YOUR GOAL: Using the task library documentation below, explain what the `_with` spawn variants accept and when the documentation says that is useful. Answer in one to three sentences.
Segment Start: TEXT SECTION
This is useful when you need to guarantee that a task is only enqueued if related data was successfully persisted. The `_with` variants accept any SQLx executor:

- `spawn_with(executor, params)` - Spawn with default options

- `spawn_with_options_with(executor, params, options)` - Spawn with custom options

- `spawn_by_name_with(executor, task_name, params, options)` - Dynamic spawn by name

## API Overview

### Client

| Type | Description |

|------|-------------|

| [`Durable`] | Main client for spawning tasks and managing queues |

| [`DurableBuilder`] | Builder for configuring the client |

| [`Worker`] | Background worker that processes tasks |

### Task Definition

| Type | Description |

|------|-------------|

| [`Task`] | Trait for defining task types |

| [`TaskContext`] | Context passed to task execution |

| [`TaskResult`] | Result type alias for task returns |

| [`TaskError`] | Error type with control flow signals and user errors |

| [`TaskError::user()`] | Helper to create user errors with JSON data |

| [`TaskError::user_message()`] | Helper to create string user errors |

| [`TaskHandle`] | Handle to a spawned subtask (returned by `ctx.spawn()`) |

### Configuration

| Type | Description |

|------|-------------|

| [`SpawnOptions`] | Options for spawning tasks (retries, headers, queue) |

| [`WorkerOptions`] | Options for worker configuration (concurrency, timeouts) |

| [`RetryStrategy`] | Retry behavior: `None`, `Fixed`, or `Exponential` |

| [`CancellationPolicy`] | Auto-cancel tasks based on delay or duration |

### Results

| Type | Description |

|------|-------------|

| [`SpawnResult`] | Returned when spawning a task (task_id, run_id, attempt) |

| [`ControlFlow`] | Signals for suspension and cancellation |

## Environment Variables

- `DURABLE_DATABASE_URL` - Default PostgreSQL connection string (if not provided to builder)
Segment End: TEXT SECTION
Segment Start: SUPPLIED DATA
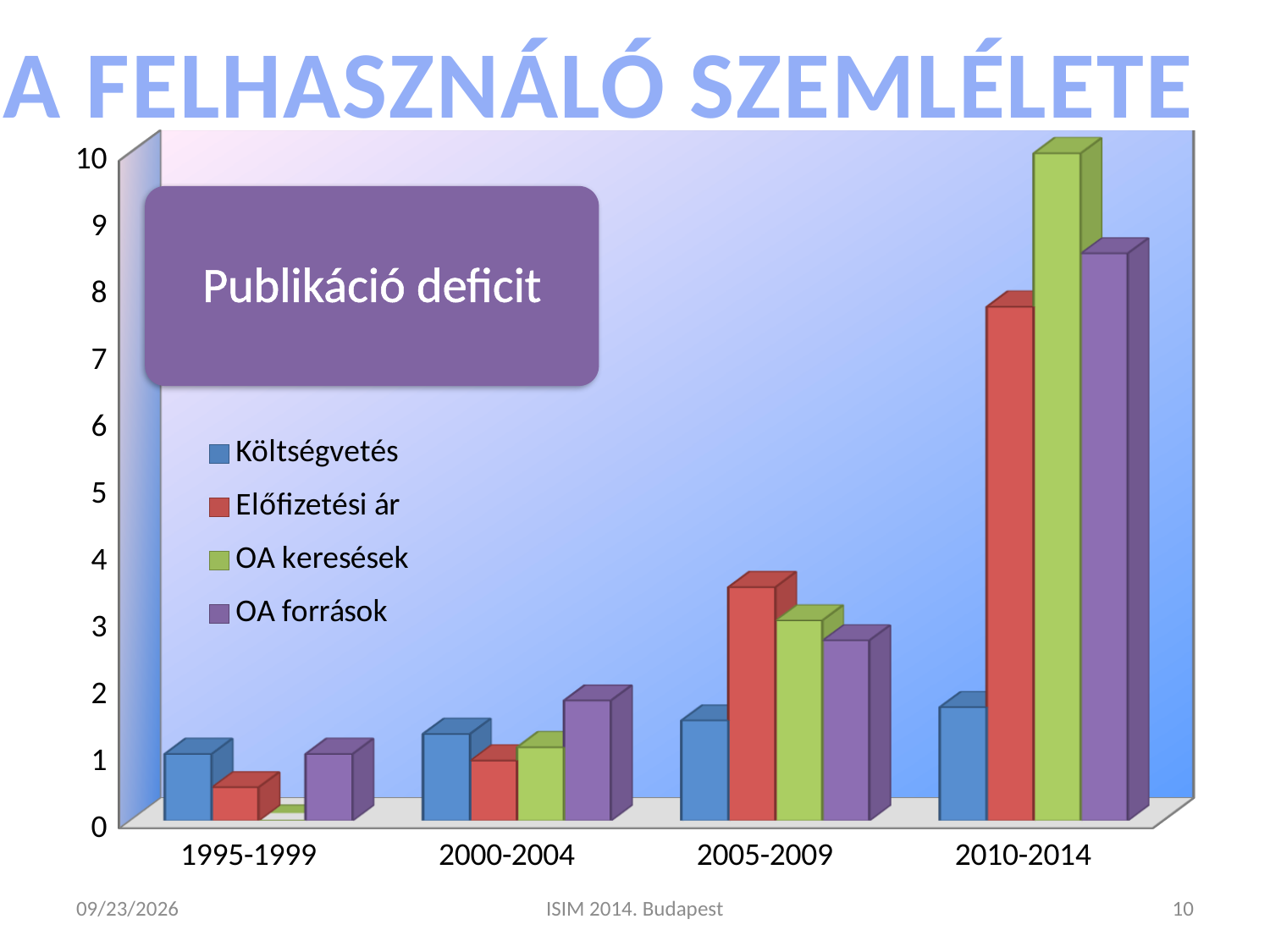
Do the values for OA keresések rise or fall from 1995-1999 to 2010-2014? rise How many series does the chart's legend list? 4 Is the value for Előfizetési ár in 2010-2014 greater or less than 7? greater What kind of chart is shown on the slide? bar chart Which series has the highest bar in the 2010-2014 period? OA keresések In the 2005-2009 period, which is larger: Előfizetési ár or Költségvetés? Előfizetési ár Is the value for Költségvetés in 2010-2014 greater or less than 2? less Is the value for OA keresések in 2010-2014 greater or less than 9? greater What text is shown in the purple box overlaid on the chart? Publikáció deficit Which series has the lowest bar in the 1995-1999 period? OA keresések Which series has the lowest bar in the 2010-2014 period? Költségvetés How many time periods are shown on the x axis of the chart? 4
Segment End: SUPPLIED DATA
YOUR SOLUTION: The `_with` variants accept any SQLx executor. According to the documentation, this is useful when you need to guarantee that a task is only enqueued if related data was successfully persisted.